#### [Task to complete]
List each line of the data that holds the string "Tanzania", please.
═════ Task data ═════
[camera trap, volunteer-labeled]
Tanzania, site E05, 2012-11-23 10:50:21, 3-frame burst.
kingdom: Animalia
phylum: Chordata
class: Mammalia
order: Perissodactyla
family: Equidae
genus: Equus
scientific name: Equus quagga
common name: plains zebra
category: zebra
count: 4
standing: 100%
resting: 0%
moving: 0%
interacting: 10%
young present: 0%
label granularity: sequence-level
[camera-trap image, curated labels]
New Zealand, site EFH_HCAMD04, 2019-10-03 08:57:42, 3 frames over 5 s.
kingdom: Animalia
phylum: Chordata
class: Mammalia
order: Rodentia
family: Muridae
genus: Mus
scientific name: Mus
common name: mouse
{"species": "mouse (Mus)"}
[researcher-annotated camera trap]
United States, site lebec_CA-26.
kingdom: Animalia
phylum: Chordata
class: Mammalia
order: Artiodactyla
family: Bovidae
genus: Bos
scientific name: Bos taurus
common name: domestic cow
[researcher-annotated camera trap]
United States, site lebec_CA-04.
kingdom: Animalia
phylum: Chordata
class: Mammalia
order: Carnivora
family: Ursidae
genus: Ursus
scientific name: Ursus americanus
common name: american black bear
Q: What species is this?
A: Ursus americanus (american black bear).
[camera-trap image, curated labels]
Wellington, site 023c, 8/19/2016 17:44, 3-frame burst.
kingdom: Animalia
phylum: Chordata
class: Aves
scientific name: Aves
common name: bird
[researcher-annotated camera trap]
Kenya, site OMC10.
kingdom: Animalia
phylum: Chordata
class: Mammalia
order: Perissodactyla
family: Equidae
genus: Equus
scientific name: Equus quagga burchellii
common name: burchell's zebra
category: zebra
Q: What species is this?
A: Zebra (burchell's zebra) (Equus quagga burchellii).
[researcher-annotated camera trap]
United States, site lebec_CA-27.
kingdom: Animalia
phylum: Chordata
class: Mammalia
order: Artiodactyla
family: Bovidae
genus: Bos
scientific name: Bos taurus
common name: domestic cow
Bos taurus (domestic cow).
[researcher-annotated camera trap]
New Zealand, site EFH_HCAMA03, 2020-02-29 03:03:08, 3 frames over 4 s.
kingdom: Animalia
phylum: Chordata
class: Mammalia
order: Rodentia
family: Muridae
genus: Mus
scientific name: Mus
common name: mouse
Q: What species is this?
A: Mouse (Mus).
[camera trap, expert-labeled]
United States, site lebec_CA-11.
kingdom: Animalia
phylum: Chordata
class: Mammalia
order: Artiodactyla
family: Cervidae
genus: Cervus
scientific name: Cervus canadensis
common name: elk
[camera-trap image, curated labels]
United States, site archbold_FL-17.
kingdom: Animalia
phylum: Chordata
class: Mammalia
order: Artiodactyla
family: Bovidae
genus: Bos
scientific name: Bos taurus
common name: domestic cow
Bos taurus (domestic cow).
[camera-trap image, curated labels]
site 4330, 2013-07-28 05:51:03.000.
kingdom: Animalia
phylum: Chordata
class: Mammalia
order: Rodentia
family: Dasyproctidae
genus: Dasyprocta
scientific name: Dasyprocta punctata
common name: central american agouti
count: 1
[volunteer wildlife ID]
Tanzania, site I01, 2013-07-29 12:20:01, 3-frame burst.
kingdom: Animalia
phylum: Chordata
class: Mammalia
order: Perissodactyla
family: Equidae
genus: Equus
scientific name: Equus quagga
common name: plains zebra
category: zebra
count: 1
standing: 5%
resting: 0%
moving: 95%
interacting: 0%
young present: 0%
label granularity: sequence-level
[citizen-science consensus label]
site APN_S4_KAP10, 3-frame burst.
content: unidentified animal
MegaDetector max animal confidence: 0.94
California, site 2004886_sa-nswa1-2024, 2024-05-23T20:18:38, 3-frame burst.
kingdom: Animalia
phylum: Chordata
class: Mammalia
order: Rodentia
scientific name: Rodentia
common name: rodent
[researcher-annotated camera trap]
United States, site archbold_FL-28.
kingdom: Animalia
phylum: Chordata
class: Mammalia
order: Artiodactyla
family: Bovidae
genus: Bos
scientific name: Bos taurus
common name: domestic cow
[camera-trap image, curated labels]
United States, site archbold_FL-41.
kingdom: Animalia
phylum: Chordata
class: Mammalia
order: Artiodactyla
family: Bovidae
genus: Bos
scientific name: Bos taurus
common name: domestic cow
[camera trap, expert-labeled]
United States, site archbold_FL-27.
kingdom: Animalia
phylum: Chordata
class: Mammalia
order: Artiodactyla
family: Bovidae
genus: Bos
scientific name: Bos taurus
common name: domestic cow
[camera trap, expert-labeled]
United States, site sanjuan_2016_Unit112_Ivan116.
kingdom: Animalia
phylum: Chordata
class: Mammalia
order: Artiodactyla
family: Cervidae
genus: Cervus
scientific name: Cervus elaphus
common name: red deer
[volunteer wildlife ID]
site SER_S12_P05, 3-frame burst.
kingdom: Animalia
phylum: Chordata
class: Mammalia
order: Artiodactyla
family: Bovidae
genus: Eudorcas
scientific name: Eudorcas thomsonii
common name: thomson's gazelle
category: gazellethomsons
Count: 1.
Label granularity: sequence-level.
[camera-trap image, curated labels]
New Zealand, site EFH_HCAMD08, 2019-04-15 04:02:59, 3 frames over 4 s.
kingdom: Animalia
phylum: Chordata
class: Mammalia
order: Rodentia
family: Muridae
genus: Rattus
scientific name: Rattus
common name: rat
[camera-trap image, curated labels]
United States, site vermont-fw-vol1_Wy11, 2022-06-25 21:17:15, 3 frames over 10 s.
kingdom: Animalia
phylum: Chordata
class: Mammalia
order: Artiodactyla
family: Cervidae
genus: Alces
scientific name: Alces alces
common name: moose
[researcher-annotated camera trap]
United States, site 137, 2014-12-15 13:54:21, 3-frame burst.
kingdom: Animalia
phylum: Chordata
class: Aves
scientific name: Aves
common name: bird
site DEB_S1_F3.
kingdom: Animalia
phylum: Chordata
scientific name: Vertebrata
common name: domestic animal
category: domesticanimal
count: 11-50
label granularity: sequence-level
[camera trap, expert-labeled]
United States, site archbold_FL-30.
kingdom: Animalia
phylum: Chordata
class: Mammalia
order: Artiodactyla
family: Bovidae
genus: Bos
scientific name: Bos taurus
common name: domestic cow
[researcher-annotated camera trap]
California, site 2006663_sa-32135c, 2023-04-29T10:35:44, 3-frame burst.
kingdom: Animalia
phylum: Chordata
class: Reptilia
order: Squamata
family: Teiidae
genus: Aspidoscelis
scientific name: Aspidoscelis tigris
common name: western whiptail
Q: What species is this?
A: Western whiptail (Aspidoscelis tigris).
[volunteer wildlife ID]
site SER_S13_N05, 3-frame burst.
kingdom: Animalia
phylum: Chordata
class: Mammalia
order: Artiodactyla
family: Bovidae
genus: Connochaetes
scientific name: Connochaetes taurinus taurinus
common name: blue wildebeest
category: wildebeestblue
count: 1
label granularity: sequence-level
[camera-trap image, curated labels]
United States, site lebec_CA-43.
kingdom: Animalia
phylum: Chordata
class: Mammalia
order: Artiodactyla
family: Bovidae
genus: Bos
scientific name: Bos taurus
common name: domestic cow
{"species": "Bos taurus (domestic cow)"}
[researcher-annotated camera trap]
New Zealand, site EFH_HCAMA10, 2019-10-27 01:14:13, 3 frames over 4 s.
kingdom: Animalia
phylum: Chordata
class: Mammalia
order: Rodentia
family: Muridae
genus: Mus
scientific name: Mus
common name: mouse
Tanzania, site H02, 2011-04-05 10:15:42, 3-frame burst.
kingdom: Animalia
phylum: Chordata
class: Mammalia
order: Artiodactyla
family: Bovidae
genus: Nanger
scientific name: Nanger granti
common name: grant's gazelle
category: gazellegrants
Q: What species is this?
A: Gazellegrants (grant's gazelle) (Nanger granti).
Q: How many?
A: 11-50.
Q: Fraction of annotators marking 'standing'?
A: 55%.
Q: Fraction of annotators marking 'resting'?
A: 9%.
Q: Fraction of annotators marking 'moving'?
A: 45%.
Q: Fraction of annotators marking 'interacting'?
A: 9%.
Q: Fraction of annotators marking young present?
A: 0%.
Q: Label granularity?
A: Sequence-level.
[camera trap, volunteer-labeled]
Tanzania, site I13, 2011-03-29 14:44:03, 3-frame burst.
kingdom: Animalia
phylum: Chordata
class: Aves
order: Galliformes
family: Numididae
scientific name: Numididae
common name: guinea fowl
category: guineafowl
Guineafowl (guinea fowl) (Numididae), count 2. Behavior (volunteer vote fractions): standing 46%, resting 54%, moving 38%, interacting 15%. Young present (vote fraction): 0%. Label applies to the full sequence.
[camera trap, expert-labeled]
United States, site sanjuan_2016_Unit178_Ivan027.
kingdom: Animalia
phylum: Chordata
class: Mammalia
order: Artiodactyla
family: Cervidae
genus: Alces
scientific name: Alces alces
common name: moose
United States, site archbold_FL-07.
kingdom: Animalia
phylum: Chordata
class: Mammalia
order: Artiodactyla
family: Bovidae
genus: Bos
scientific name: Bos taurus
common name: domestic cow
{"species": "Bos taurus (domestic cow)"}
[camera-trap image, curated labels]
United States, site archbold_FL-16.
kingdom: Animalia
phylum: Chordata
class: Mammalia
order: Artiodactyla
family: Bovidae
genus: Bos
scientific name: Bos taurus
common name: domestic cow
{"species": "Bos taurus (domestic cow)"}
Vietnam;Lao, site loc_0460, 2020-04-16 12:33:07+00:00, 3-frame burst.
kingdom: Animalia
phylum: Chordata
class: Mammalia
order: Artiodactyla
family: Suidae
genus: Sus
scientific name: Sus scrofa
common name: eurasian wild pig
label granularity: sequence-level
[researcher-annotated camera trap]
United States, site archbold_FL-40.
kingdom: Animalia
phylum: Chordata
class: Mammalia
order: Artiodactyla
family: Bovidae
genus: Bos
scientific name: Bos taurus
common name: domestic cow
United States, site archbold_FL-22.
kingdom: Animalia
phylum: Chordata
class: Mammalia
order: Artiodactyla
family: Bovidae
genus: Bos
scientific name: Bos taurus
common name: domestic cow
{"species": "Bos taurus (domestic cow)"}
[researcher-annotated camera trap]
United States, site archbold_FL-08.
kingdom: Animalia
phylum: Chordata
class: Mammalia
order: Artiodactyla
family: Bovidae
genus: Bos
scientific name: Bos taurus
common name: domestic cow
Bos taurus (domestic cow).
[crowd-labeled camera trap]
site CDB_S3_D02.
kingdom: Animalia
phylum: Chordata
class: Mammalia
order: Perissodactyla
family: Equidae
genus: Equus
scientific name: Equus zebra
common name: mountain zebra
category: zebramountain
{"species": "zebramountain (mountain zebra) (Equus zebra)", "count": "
═════
#### [Output below]
Tanzania, site E05, 2012-11-23 10:50:21, 3-frame burst.
Tanzania, site I01, 2013-07-29 12:20:01, 3-frame burst.
Tanzania, site H02, 2011-04-05 10:15:42, 3-frame burst.
Tanzania, site I13, 2011-03-29 14:44:03, 3-frame burst.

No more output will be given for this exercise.